Eckard Blumschein <Eckard.Blumschein@E-TECHNIK.UNI-MAGDEBURG.DE> wrote :
>I particularly appreciate the references you gave with your comment
>they confirm my suspicion that you and presumably the majority of
>in music rely on authorities like Parncutt and Terhard who were
>slightly wrong in basic positions.
Thank you ; well, if you want to put me into a drawer than into that of
Zwicker, Fastl (1990), *Psychoacoustics -- Facts and Models* (Berlin:
Springer) rather, please... -- No, I don't believe the "sensory
dissonance (consonance)" theory being essentially wrong since I don't
believe in the CBW concept's being essentially wrong (though I'd think
other aspects (traditionally) apparent in music, as, e.g., timbral
difference (i.e., due to both spectral and temporal structure), spatial
distance, multichannel treatment, etc., worth to being considered in
that respect, too).
>Seebeck was perhaps the first one
>who tried to object even if he had no explanation why a heard
>was missing in the spectrum.
It wasn't yet the notion of "virtual pitch" (as based on the spectral
pitches produced by spectral peaks), apparently a "gestalt" phenomenon,
we were discussing about, yet (the being justified) of replacing (the
sensation of) "(melodic) consonance" by (the term) "pleasantness" (with
melodic coherence possibly referring to another (organic) "gestalt"

>You would like to refer to something
>like spectral acoustic energy over time.
Yes, and for several reasons, one being -- note that here I was
imagining sound sequences other than of purely "melodic"
appearance/harmonic origin -- that of pitch strength (distinctiveness)
in dependence on the spectral bandwidth of the sound stimulus (e.g.,
that of a pure tone vs that of a complex tone, a narrow-band noise, a
band-pass, a low-pass, a high-pass noise, an AM noise, a comb-filtered
noise..., respectively, cf. e.g., Zwicker, Fastl p.125) ; and another
one being the temporal aspect of which I am well aware as to pitch
sensation in relation to stimulus (temporal) structure and duration.
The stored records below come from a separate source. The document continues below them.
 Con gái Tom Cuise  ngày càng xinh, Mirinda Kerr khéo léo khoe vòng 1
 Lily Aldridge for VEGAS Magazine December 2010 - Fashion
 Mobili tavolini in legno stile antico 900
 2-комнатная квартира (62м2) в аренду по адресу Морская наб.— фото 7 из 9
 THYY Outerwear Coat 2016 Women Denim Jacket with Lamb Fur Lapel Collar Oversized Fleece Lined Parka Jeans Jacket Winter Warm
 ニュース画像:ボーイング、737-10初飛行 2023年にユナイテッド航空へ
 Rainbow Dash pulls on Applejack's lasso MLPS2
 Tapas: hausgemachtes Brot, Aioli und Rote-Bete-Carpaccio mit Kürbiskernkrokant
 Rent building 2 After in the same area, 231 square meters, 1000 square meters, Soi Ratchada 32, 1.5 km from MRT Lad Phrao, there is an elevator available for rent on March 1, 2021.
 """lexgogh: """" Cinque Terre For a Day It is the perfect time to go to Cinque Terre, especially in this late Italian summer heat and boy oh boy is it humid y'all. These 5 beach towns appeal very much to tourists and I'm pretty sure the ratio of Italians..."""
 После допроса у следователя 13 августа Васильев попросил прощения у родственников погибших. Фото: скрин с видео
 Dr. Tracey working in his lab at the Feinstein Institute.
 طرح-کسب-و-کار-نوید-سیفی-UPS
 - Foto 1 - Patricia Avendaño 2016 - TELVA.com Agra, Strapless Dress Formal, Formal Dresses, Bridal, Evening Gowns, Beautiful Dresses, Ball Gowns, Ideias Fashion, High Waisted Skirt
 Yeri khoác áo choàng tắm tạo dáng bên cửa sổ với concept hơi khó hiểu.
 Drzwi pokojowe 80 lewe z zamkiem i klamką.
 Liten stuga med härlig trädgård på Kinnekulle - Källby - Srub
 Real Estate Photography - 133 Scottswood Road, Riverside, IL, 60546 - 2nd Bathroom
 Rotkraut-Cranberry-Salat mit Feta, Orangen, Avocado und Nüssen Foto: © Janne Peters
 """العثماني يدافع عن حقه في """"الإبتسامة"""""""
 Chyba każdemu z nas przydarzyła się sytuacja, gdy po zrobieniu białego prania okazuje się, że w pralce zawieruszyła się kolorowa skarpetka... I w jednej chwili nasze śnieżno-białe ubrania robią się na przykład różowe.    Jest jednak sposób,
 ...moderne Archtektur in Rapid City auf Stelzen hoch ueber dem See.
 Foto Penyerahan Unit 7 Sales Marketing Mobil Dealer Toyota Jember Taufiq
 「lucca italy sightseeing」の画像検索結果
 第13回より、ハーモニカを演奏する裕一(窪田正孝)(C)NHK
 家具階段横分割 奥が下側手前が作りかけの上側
Btw, as has been discussed on this list concerning the spectral-centroid
concept recently I do share well some of the somewhat critical opinions
as to non-stationary (transient) sounds, as, e.g., in human speech, and
the impact of temporal envelopes (one might consider the example of a
reversed percussion sound/impulse), or furthermore examples of
manipulated sounds in electroacoustic music with rapidly changing
spectral envelope/pitch sensation, etc. -- and this is why I would like
to have it (the spectral centroid) time-running, as has been proposed
recently, too (while I am really finding it a very useful concept, just
with regard to (the analysis of) contemporary music, *yet* with more
strongly taking the temporal aspect into account).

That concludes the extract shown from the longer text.